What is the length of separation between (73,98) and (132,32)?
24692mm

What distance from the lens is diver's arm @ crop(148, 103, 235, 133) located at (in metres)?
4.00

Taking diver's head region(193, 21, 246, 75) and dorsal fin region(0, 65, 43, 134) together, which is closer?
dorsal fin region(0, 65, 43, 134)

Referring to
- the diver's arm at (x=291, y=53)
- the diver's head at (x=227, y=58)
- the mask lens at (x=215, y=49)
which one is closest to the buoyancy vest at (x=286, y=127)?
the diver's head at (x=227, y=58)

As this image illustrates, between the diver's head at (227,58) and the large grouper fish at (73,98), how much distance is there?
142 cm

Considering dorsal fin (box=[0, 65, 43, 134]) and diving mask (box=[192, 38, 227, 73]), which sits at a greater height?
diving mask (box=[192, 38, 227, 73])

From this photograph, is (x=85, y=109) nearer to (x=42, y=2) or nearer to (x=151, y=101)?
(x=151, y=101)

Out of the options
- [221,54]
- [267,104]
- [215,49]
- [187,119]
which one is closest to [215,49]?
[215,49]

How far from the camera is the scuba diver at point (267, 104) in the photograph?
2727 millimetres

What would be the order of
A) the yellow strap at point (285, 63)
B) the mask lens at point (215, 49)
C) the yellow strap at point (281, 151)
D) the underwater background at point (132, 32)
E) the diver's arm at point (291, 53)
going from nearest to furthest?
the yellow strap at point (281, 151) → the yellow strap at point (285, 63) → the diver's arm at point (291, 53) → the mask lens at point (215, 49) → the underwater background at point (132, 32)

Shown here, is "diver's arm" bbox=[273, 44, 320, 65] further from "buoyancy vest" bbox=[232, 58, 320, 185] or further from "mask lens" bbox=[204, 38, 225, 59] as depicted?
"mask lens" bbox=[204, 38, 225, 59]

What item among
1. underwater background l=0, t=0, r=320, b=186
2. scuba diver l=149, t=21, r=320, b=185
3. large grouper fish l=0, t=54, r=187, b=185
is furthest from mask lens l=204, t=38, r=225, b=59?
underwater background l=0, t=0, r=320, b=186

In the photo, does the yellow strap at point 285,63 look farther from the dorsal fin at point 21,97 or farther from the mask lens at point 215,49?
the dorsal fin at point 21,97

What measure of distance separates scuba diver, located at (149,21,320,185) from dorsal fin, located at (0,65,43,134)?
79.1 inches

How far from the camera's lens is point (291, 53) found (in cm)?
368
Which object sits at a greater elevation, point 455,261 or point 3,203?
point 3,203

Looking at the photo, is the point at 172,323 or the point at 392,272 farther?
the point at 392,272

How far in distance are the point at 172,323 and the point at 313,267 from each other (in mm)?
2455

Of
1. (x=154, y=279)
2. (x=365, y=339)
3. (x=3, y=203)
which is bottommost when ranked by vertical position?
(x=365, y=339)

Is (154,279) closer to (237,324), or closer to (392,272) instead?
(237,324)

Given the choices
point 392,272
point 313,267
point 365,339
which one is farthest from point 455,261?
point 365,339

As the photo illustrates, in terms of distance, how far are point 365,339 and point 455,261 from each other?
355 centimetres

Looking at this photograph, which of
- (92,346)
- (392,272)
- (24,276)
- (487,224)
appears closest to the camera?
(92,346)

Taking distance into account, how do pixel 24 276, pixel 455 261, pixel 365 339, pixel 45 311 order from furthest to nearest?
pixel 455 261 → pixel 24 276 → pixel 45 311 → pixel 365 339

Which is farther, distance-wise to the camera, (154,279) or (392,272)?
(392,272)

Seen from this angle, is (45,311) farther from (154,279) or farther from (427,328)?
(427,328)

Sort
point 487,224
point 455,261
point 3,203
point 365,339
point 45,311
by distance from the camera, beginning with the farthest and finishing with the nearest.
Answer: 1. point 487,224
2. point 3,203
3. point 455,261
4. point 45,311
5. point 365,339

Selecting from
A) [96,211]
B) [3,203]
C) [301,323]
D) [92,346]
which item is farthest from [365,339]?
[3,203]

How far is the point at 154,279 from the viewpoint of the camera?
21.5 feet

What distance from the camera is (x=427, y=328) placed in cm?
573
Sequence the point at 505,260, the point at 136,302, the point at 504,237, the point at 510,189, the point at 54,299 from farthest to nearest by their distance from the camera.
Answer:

▶ [Consigna]:
Reúne y copia todas las líneas de arriba que contengan la palabra "grouper", respetando mayúsculas y minúsculas.

▶ [Respuesta]:
As this image illustrates, between the diver's head at (227,58) and the large grouper fish at (73,98), how much distance is there?
3. large grouper fish l=0, t=54, r=187, b=185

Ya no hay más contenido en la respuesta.